▶ **WORK REQUIRED**: From the line that includes "phylum: Chordata" to the closing line of the data, please transcribe every line exactly and add nothing.

+ + + +

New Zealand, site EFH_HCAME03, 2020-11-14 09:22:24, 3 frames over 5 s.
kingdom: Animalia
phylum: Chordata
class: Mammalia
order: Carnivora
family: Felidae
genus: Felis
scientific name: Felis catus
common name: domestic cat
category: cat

+ + + +

▶ **ANSWER FOR THIS EXERCISE**:
phylum: Chordata
class: Mammalia
order: Carnivora
family: Felidae
genus: Felis
scientific name: Felis catus
common name: domestic cat
category: cat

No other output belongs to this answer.